TASKS:
1) In the Macy initiative text, what three domains does the Competency Document cover?
2) Using the Macy initiative text, decide whether each statement agrees with it. Answer yes or no and quote the words that decide it: (a) Research on physician-patient interactions grew starting in the late 1960's. (b) The Macy Scholars Program in Health Communication is already in operation. (c) Faculty development is one of the key elements of the initiative.
3) Continue the Macy initiative text on physician communication skills, starting after its final sentence.

The project began with a collaborative effort to identify and define the
critical communication skills needed by physicians in the practice of
medicine. These skills are outlined in Our Competency Document that encompass
three domains: communicating with the patient, communicating about the
patient, and communicating about medicine and science. Each school is
encorporating these competencies into a communications curriculum. Other
key elements of the Macy initiative include: faculty development, curriculum
implementation, and evaluation of the education and training intervention.
A Macy Scholars Program in Health Communication will also be initiated.
Background:
The Need Identified
Beginning in the late
1960's, a growing body of research and conceptual analysis of physician-patient
ineractions documented the paramount importance of communication in health
care. Improved communication skills in practitioners increases the health
of patients by increasing the effectiveness, efficiency, and cost-effectiveness
of acute, chronic, and preventive health care and enhances the satisfaction
of patients and practitioners.

(Collected data)
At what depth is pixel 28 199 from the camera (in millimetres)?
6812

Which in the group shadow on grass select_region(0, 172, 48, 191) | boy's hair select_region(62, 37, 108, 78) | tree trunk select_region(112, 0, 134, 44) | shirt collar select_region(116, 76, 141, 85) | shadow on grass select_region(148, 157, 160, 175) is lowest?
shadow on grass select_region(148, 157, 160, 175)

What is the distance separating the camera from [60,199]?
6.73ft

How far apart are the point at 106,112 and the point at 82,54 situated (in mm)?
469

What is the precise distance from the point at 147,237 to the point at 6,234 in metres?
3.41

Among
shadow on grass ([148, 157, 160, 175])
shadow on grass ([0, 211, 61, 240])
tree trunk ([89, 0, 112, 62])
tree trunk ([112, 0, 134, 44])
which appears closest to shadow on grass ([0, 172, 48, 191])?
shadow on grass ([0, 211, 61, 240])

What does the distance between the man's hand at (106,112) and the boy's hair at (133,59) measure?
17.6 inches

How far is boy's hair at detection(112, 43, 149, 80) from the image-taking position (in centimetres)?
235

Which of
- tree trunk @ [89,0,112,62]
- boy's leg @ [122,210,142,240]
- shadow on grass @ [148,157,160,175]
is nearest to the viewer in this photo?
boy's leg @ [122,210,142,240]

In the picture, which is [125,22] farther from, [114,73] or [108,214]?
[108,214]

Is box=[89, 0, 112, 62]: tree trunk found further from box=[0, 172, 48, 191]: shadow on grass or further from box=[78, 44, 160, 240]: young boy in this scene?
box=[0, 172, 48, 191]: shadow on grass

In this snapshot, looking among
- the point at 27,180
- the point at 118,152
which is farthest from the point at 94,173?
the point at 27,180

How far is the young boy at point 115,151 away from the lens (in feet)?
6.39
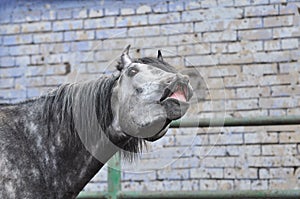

EXERCISE ANSWERS:
1) Communicating with the patient, communicating about the patient, and communicating about medicine and science.

2)
(a) Yes: "Beginning in the late 1960's, a growing body of research and conceptual analysis of physician-patient ineractions documented the paramount importance of communication in health care."
(b) No: "A Macy Scholars Program in Health Communication will also be initiated."
(c) Yes: "Other key elements of the Macy initiative include: faculty development"

3)
Because our ability
to communicate is the major medium of practice and advancement of our
field, as well as the basis by which the public judges our profession,
improved communications will advance the field itself in fundamentally
important ways.
Medical school began
to teach communication skills, typically a six-week course given during
the first or second year. Although in 1988, 35% of schools had such teaching,
and by 1993, 65% had, communication skills during the clinical years were
not addressed and student skills were documented to decline markedly in
the clinical years.
Major leadership
organizations in academic medicine, such as the American Association of
Medical Colleges, and the LCME (the medical school accrediting agency)
have called recently for curriculum development in the area of enhanced
communication. The Macy Initiative will help medical educators at all
levels respond to this need.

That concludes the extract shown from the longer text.